* **PROBLEM TO SOLVE**: Starting with the line that contains "クリーム色な花で。.jpg", copy every line through the end of the listing, exactly and only those. No pictures should appear in the copy.

* **THE INPUT**:
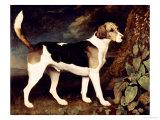 Ringwood  a Brocklesby Foxhound  1792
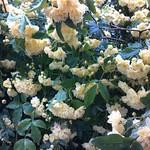 クリーム色な花で。.jpg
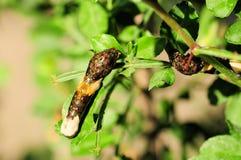 caterpillarjätteswallowtail Arkivfoto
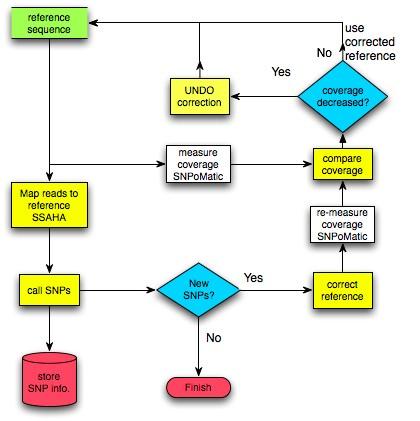 使用 ICORN 进行基因组核苷酸的修正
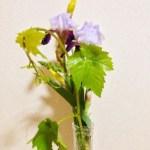 季節の花 48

* **RESPONSE BELOW**:
 クリーム色な花で。.jpg
 caterpillarjätteswallowtail Arkivfoto
 使用 ICORN 进行基因组核苷酸的修正
 季節の花 48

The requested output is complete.